In September of 1913 an unusual convention was held in Anoka, one of the first of its kind in the country. Delegates from all the Anoka County townships met to discuss building a network of new highways throughout the county. The local foment for better roads was part of the nationwide Good Roads movement, which got its start around 1880, largely under the impetus of the League of American Wheelmen, a bicycling advocacy group seeking greater usability for the new fangled two-wheelers. By the early 20th century, however, the loudest Good Roads voices were automobile owners, as well as farmers who wanted to more easily carry their goods to market.
The meeting delegates had been elected from their various communities on September 13 and convened on September 19. Several questions were in the air. First, did the county want a few main roads, or a larger network of roads that would reach almost everyone? Sentiment was overwhelmingly for the latter. Next, just exactly which roads would be built? Finally, how would the effort be paid for?

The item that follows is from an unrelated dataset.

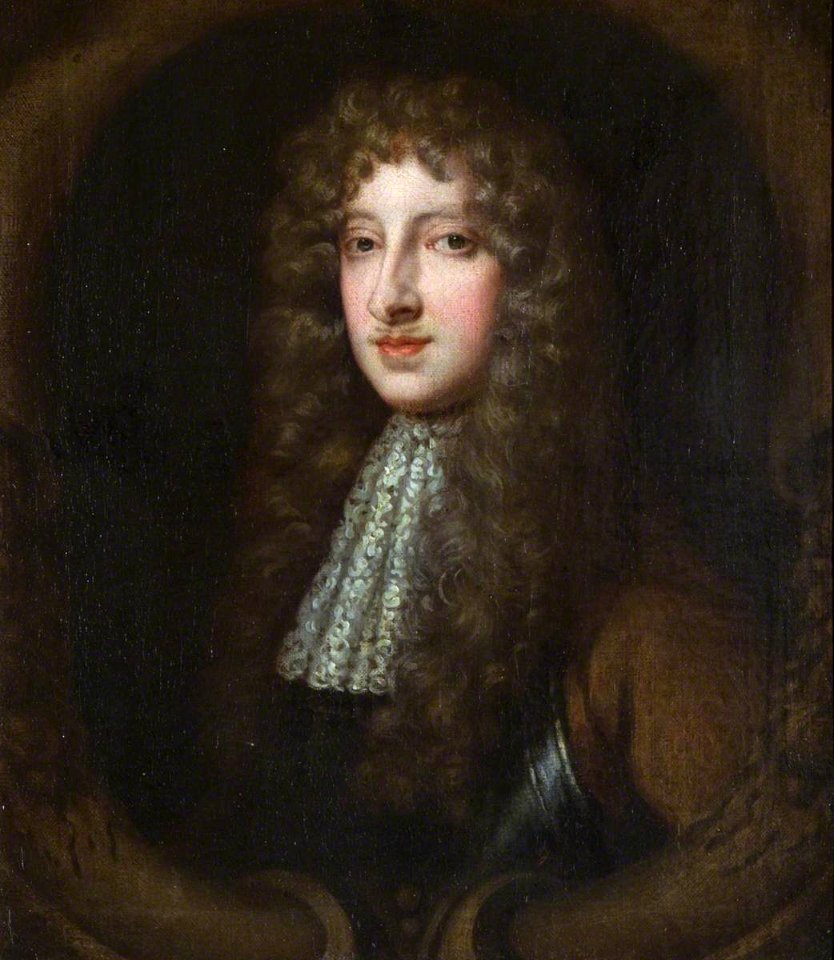 British (English) School - Portrait of an Unknown Man, Miscalled 'Lord Rochester' - 557799 - National Trust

One proposal was to issue $500,000 in bonds and build a system as quickly as possible. However, that extravagant sum was too rich for the delegates. That doesn’t seem like much money — it’s about $12 million in today’s dollars — but, considering the lower population and larger family size at the time, it was not an obligation to be taken on lightly. Instead, most of the towns agreed to increase their mill rates and thereby raise, with available state aid under new legislation, $70,000 per year for the project.
Each delegate was invited to draw, on a large wall map, 15 miles of road that would most benefit his region. When the map was complete, there was a reasonable network blanketing the county, and the effort was underway. Under the new system, no place in the county would be more than four miles for a road, at least a gravel road if not an improved highway of macadam.

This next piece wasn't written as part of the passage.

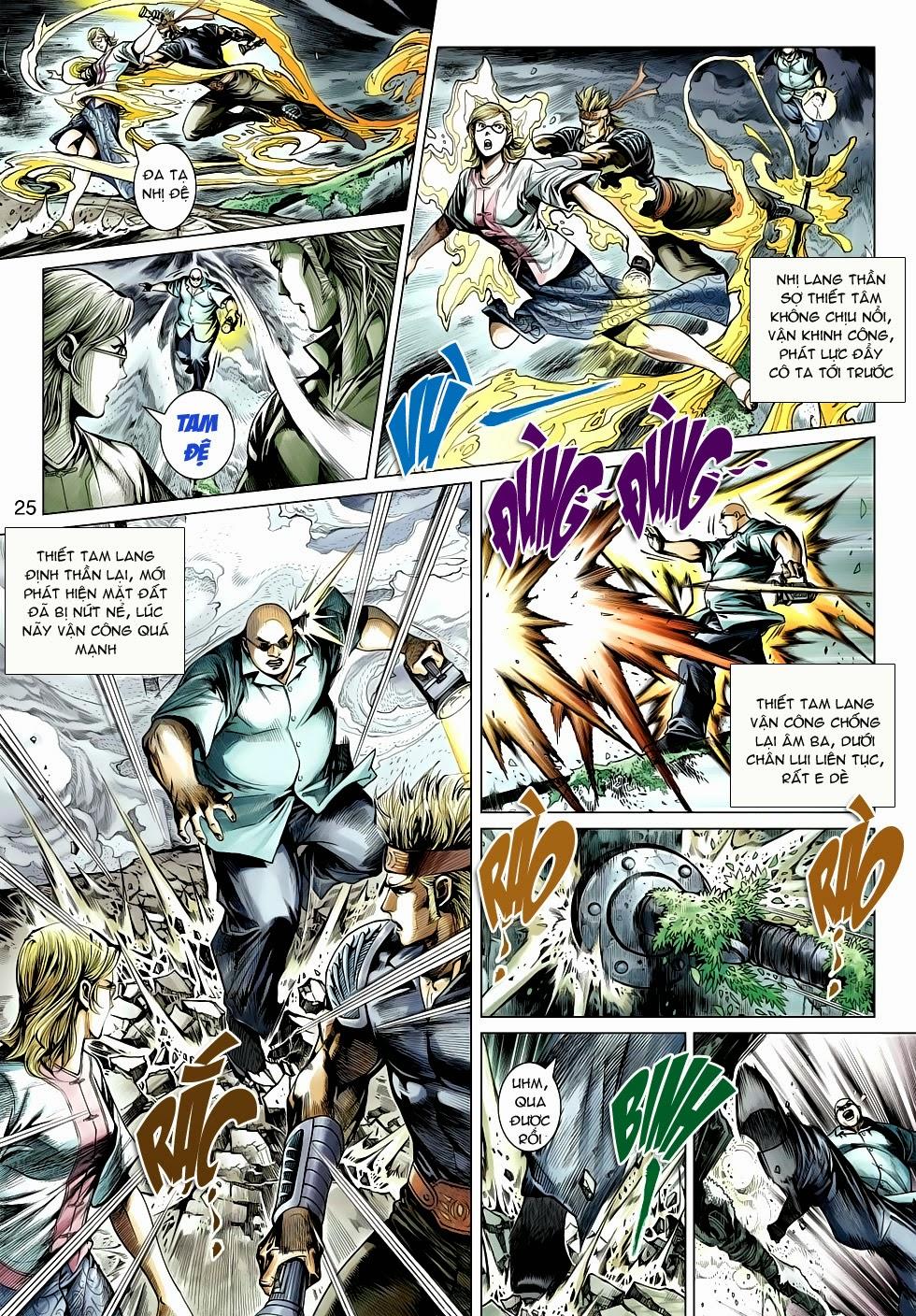 Long Hổ Môn Chapter 482 - Trang 2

One way to minimize the cost, or to maximize to impact of $70,000, was to enlist as much citizen effort, and other low-cost effort, as possible. For example, it was proposed that farmers be paid a dollar a load to pick up rock from where it was quarried and carry it to roadways where it would be used. Some of the rock-breaking could be done by convicts from St. Cloud, thereby getting good civic use from these “vagrants and disorderly folk,” as the newspaper described them.

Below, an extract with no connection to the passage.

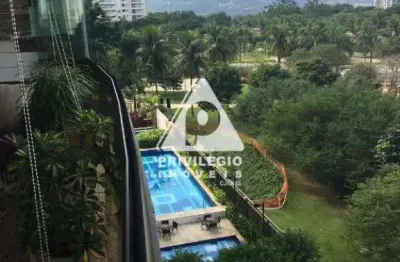 Apartamento à venda, 3 quartos, 2 suítes, 2 vagas, barra da tijuca - rio de janeiro/rj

As is the case today, almost everyone was anxious to have infrastructure but not everyone was excited about paying for it. In January 1914, the county auditor was kept busy explaining the increase in the tax bills that had been mailed out, and a Union article described in some detail what the new amounts were and how they were determined.
Throughout the 1910s there were annual Good Roads days, in June, during which citizens turned out to forward the highway-building effort. This was a state-wide effort, designated in some of those years by governor’s proclamation, but Anoka County boasted of being a leader in turning out workers. For example, on June 15, 1915, the communities competed to see which could roust up the biggest crews and complete the most roadway. Cedar took the first place prize, followed by Norris Lake and Andover. By one count 824 men, maybe more, showed up to grade and spread cinders. That’s an impressive turnout for a county with a total population around 15,000. The paper had promised to recognize every worker, but they couldn’t fit them all in one issues, and had to continue listing names over several weeks.
Recognition by name went to the men who worked, but only minor recognition went to women who cooked meals and possibly did other work.
John Evans is a volunteer with the Anoka County Historical Society.